### [Exercise aim]
Please reproduce all of the records below word for word, leaving the pictures out.

### [Information given]
━━━━━━━━

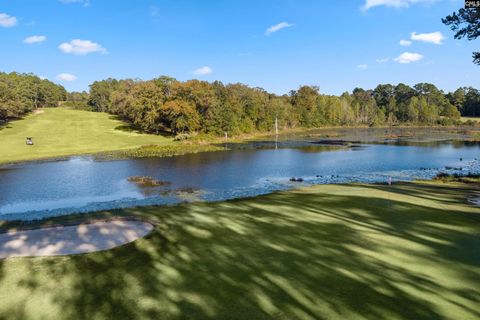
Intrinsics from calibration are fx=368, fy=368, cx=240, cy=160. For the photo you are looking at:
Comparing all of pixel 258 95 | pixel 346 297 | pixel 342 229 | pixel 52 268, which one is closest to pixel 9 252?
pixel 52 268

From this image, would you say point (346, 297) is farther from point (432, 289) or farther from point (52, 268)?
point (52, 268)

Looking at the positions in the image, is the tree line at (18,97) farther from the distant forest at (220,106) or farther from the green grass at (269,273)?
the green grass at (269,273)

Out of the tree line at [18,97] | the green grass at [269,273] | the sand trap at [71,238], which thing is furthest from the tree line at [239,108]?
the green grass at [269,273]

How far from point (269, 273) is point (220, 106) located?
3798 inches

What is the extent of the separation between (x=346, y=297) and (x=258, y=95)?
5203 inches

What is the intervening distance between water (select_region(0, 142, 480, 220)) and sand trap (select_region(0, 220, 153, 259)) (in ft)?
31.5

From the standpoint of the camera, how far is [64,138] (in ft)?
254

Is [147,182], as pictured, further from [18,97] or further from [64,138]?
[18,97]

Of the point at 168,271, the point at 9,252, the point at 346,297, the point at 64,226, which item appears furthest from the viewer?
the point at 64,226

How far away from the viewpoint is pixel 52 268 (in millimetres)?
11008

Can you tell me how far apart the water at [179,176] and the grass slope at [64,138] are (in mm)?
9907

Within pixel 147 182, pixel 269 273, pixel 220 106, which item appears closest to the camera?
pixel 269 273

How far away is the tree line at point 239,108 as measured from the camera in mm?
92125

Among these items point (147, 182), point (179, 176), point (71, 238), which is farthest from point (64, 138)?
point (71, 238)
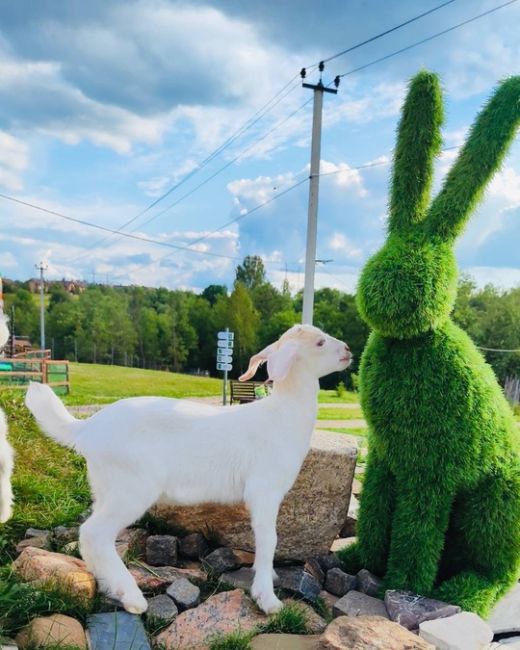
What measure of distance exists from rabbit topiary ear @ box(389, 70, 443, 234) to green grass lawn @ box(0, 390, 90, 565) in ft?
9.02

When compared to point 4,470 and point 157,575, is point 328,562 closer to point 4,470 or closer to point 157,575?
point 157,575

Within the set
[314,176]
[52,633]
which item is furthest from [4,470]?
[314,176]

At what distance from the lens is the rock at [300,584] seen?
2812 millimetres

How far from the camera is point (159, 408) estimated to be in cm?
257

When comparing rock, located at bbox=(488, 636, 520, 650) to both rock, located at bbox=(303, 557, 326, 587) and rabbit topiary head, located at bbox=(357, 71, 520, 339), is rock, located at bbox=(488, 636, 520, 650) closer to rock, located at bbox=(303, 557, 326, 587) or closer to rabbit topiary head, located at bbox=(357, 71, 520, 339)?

━━━━━━━━

### [Solution below]
Intrinsics from calibration are fx=368, fy=368, cx=240, cy=160. For the photo you are looking at:
Comparing all of pixel 258 95 | pixel 346 297 | pixel 342 229 | pixel 52 268, which one is closest to pixel 9 252?
pixel 52 268

From this image, would you say point (346, 297) is farther from point (432, 289) or farther from point (52, 268)?
point (52, 268)

Looking at the positions in the image, is the tree line at (18,97) farther from the distant forest at (220,106) or farther from the green grass at (269,273)?
the green grass at (269,273)

Out of the tree line at [18,97] | the green grass at [269,273] | the sand trap at [71,238], which thing is furthest from the tree line at [239,108]?
the green grass at [269,273]

How far from point (269, 273) is point (220, 106) located?
3798 inches

What is the extent of the separation between (x=346, y=297) and (x=258, y=95)?
5203 inches

What is the intervening distance between water (select_region(0, 142, 480, 220)) and sand trap (select_region(0, 220, 153, 259)) (in ft)?
31.5

From the standpoint of the camera, how far is [64,138] (in ft)?
254

Is [147,182], as pictured, further from [18,97] or further from [64,138]?
[18,97]

Of the point at 168,271, the point at 9,252, the point at 346,297, the point at 64,226, which item appears furthest from the viewer?
the point at 64,226

How far away from the viewpoint is pixel 52 268 (in millimetres)?
11008

Can you tell me how far apart the water at [179,176] and the grass slope at [64,138] are (in mm)?
9907

Within pixel 147 182, pixel 269 273, pixel 220 106, which item appears closest to the camera?
pixel 269 273

How far away is the tree line at point 239,108 as measured from the camera in mm?
92125

Among these items point (147, 182), point (179, 176), point (71, 238), which is farthest from point (64, 138)?
point (71, 238)
What measure of distance exists from rabbit topiary ear @ box(389, 70, 443, 234) to green grass lawn @ box(0, 390, 90, 565) in ft?
9.02

When compared to point 4,470 and point 157,575, is point 328,562 closer to point 4,470 or closer to point 157,575?
point 157,575

Within the set
[314,176]
[52,633]
which item is furthest from [4,470]?
[314,176]

At what distance from the lens is the rock at [300,584] seen?
2812 millimetres

How far from the camera is point (159, 408) estimated to be in cm?
257

When comparing rock, located at bbox=(488, 636, 520, 650) to both rock, located at bbox=(303, 557, 326, 587) and rabbit topiary head, located at bbox=(357, 71, 520, 339), is rock, located at bbox=(488, 636, 520, 650) closer to rock, located at bbox=(303, 557, 326, 587) or closer to rabbit topiary head, located at bbox=(357, 71, 520, 339)?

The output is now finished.